I guess my hopes were just too high. The last time we did this, long before her brother came along, Kid #1 seemed to really enjoy herself, and rereading that post proves her enjoyment was as infectious as my prose was pretentious. As a freshly-minted five-year old, I guess she's now way too mature for it, despite a lingering, irrational phobia of all creatures of indeterminate species with green fur. Kid #2 is the same age she was when I wrote that post, but he's as indifferent to Elmo as she was obsessed with him. If I try to turn on the television to keep him from destroying one part of the house while I clean another, I inevitably find him far from the screen digging for errant cough drops in the junk drawer or pointing and grunting at the pictures of soft air pistols in the sporting goods circular he's pulled from the recycling bin. Sorry Elmo, he's just not that into you. He's much more interested in figuring out a way to hurl projectiles at me more efficiently.

Lately I've taken to wearing an old-fashioned Mackinaw hunting coat. I shame my bird-hunting ancestors by hiding hippie diapers in the game pocket and various pre-packaged organic foodstuffs in the pockets where ammunition and beef jerky were supposed to go. Going to Sesame Street Live, my pockets were bulging with so much way-cheaper-and-healthier-than-the-concession-stand goodies I looked like I was heading for deer camp. Tragically, the kids ate most of the good stuff on the walk over and we were left with little more than a handful of cereal, two of those watered-down-apple-juice boxes my wife insists on buying, and an old-timey sassafras candy stick. When I gave the latter to my son, he spit it out and looked at me with disgust. What's up, Pa? Did you pick that up on your weekly visit to Oleson's Mercantile? You might fool some orphan you picked up on the streets of Mankato with that hokum, but this is the 21st century, bro. Where da Skittles at?

Alas, no one would be tasting the rainbow this day.

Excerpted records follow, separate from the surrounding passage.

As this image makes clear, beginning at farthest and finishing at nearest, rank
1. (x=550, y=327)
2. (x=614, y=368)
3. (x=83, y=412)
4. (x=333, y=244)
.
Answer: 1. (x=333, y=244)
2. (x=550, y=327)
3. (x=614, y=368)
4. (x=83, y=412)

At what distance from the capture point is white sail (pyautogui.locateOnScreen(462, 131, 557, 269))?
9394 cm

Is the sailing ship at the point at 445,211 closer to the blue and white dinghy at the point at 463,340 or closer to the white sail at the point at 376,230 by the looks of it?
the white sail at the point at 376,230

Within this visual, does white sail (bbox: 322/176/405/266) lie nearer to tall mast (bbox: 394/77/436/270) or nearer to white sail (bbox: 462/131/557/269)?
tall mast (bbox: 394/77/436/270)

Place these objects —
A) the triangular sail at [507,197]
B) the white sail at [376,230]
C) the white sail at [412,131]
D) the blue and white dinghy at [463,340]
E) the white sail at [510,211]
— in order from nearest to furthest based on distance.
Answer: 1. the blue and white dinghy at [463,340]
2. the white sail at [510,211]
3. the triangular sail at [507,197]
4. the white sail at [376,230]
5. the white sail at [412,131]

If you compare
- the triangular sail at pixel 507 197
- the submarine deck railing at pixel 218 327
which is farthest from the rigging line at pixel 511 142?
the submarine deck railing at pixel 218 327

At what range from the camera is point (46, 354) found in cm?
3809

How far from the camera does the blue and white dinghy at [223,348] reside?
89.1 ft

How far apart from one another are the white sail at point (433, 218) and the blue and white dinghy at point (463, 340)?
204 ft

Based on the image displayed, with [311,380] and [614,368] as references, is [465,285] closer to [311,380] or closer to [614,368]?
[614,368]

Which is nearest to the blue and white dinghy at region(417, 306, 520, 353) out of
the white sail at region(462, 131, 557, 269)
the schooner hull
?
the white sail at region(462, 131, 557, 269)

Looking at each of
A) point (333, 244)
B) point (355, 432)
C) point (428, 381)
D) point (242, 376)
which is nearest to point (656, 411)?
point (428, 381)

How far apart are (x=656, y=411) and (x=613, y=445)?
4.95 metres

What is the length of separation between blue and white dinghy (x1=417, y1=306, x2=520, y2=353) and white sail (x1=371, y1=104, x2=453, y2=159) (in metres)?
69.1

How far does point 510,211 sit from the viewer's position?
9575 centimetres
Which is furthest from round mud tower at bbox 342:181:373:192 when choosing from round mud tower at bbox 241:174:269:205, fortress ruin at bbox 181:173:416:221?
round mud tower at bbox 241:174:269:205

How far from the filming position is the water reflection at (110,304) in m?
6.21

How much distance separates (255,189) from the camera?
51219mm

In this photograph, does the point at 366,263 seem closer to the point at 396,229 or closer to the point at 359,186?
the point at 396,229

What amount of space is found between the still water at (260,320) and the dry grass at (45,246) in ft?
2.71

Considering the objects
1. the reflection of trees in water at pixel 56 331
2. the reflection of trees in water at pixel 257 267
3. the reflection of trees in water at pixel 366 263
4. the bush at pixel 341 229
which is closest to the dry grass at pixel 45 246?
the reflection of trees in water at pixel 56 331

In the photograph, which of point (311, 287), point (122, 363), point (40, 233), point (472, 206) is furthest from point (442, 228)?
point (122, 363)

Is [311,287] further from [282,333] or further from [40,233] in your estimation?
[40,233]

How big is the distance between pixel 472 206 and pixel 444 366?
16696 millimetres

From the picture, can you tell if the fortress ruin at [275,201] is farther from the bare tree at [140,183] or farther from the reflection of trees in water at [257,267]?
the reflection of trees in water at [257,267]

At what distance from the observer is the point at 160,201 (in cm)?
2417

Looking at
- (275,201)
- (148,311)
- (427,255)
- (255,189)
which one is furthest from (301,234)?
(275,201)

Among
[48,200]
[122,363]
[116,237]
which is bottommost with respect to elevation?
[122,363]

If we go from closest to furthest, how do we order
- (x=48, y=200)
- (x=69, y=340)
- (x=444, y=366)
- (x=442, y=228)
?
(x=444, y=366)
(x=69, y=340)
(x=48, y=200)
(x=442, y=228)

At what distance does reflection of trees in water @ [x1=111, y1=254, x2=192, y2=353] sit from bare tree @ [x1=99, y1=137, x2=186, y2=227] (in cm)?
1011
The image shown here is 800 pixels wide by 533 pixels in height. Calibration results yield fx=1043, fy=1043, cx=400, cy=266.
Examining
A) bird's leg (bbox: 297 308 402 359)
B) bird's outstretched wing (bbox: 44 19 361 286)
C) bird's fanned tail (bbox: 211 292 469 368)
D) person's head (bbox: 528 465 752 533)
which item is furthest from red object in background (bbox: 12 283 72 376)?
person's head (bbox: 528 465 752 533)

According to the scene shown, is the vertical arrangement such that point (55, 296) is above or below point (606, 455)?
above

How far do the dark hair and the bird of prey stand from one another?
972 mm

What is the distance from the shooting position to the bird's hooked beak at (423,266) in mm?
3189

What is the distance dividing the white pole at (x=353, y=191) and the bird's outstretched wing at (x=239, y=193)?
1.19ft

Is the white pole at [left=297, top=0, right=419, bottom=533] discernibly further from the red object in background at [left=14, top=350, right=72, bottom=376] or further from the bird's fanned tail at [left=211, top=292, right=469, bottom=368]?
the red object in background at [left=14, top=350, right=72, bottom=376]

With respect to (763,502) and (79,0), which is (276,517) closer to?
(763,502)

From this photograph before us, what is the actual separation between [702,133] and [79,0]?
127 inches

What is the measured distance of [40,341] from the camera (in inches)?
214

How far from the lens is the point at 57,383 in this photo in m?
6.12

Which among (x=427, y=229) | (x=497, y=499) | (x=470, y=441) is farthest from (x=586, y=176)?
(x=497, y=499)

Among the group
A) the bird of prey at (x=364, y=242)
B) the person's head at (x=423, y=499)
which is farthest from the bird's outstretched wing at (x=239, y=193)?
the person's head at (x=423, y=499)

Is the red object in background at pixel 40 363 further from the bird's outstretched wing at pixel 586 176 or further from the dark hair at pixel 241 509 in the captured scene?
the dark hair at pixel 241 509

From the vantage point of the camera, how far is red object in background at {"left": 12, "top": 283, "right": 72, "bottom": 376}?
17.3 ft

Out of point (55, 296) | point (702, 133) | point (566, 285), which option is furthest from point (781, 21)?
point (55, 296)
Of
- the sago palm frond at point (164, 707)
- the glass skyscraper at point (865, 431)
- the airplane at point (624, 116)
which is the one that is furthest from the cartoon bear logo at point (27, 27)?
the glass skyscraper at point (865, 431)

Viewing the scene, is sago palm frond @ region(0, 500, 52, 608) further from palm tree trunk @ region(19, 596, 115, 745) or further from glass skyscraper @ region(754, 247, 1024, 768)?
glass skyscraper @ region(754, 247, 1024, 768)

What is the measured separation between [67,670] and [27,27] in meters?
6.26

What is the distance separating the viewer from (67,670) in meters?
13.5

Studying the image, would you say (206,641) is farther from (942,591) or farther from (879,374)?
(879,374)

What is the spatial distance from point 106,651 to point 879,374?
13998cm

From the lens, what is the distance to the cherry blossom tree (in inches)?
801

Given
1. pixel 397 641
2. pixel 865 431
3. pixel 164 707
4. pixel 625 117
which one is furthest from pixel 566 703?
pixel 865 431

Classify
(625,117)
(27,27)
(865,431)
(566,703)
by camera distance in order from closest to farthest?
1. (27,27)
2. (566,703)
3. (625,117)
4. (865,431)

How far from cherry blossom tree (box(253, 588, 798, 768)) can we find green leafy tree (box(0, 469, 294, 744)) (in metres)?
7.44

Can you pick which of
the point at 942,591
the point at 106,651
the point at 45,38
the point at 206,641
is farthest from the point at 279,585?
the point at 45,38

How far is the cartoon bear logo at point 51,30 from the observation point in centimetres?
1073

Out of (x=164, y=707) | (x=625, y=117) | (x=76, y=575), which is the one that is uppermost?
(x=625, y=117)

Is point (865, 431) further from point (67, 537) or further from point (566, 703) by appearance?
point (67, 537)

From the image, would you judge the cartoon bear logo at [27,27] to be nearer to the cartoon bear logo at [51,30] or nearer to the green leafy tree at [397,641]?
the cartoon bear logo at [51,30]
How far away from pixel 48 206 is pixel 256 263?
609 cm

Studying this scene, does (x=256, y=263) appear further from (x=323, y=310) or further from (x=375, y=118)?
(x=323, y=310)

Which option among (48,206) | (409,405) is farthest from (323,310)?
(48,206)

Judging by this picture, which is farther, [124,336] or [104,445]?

I emptied all my coat pockets looking for any more goodies that might prolong our stay inside the theater. Imagine my joy when I found a ziplock full of dried fruit and imagine my dismay as he dumped it all on the floor beneath our seats. GO HOME, he shouted while my daughter watched the stage between the slits of her fingers that covered her eyes. YEAH, LET'S GO. So we did, and we shuffled past the other knees in our aisle, past others' laughter and mirth, and my ungrateful little saplings never even turned their heads back towards the stage. After we made our way out through the ornate lobby and onto the street and a block and half towards home I realized I didn't have my wallet or cell phone. They'd fallen from one of my many pockets during the frantic search for food.

So we had to walk back and beg the doormen to let us back in despite a very strict no-re-entry policy, carrying both kids back through the ornate lobby, shuffling past the mirth and knees again and then down on my own to comb through spilled cheerios and dried apricots to find my wallet next to my phone stuck to a stick of sassafras candy. The seats were filled with children not insisting to leave, and I considered what conclusion to draw from all this. You could have just driven, you cheapskate. Things are naturally just harder with two of them. You probably deserve the children you got. And sometimes mornings are just the worst.

As we walked back up the aisle, the characters were dancing to some lyrically-butchered version of Marvin Gaye's "What's Going On." "Look!" I heard someone shout, "Burt and Ernie are doing The Hustle!" But by the time I turned around, they were doing something else.  Damn, I thought, I really would have liked to see that.